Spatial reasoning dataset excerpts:
▼

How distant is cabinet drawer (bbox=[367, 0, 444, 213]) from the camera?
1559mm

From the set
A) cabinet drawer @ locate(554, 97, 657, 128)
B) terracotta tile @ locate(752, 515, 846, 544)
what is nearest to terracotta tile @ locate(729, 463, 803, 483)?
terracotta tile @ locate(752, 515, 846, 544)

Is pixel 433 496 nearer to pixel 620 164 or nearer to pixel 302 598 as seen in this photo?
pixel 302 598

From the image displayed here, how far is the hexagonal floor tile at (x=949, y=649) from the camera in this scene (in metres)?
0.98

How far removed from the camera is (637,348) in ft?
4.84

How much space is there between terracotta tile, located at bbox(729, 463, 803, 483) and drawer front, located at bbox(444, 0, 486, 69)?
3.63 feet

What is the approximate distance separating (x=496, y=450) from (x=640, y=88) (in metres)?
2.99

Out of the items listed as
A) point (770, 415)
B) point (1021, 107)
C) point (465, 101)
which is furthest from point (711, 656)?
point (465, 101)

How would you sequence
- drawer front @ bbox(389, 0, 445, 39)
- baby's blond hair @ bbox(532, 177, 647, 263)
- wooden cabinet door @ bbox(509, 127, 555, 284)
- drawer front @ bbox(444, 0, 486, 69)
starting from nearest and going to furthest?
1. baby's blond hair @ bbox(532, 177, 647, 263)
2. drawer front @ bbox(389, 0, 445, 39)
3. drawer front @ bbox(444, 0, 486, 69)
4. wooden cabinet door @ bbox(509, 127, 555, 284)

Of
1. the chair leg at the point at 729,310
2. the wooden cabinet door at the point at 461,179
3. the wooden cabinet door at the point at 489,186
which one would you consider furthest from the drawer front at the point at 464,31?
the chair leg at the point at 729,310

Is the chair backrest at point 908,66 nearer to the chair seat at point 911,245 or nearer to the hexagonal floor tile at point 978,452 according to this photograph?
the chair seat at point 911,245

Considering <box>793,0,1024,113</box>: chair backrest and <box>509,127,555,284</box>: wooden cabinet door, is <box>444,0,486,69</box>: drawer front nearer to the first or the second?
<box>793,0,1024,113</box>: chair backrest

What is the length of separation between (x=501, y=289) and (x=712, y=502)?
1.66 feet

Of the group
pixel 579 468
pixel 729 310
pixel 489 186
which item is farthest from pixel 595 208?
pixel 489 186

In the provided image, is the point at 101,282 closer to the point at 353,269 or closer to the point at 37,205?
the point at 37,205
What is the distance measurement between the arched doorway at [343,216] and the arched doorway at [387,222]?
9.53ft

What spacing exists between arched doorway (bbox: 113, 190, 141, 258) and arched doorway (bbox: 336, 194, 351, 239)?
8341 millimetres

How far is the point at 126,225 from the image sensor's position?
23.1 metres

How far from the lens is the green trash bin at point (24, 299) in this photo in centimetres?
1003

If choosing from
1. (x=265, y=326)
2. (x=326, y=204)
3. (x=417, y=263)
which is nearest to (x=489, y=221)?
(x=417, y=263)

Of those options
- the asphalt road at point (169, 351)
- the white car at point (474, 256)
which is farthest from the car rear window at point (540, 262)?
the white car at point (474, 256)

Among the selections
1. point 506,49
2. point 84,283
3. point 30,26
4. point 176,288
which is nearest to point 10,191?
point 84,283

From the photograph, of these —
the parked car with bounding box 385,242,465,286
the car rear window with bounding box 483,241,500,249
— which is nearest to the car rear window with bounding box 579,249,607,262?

▲

* **DIRECTIVE**
Rewrite the rows starting with the line containing "What spacing exists" and going on through the end of the rows, putting "closest" wherever "nearest" appears and keeping everything else the same.

* **SOLUTION TO THE PROBLEM**
What spacing exists between arched doorway (bbox: 113, 190, 141, 258) and arched doorway (bbox: 336, 194, 351, 239)?
8341 millimetres

How far is the point at 126,225 from the image sensor's position?
23.1 metres

How far from the lens is the green trash bin at point (24, 299) in this photo in centimetres?
1003

If choosing from
1. (x=265, y=326)
2. (x=326, y=204)
3. (x=417, y=263)
which is closest to (x=489, y=221)?
(x=417, y=263)

Of those options
- the asphalt road at point (169, 351)
- the white car at point (474, 256)
which is farthest from the car rear window at point (540, 262)?
the white car at point (474, 256)

Among the selections
1. point 506,49
2. point 84,283
3. point 30,26
4. point 176,288
which is closest to point 10,191?
point 84,283

From the photograph, of these —
the parked car with bounding box 385,242,465,286
the car rear window with bounding box 483,241,500,249
— which is closest to the car rear window with bounding box 579,249,607,262?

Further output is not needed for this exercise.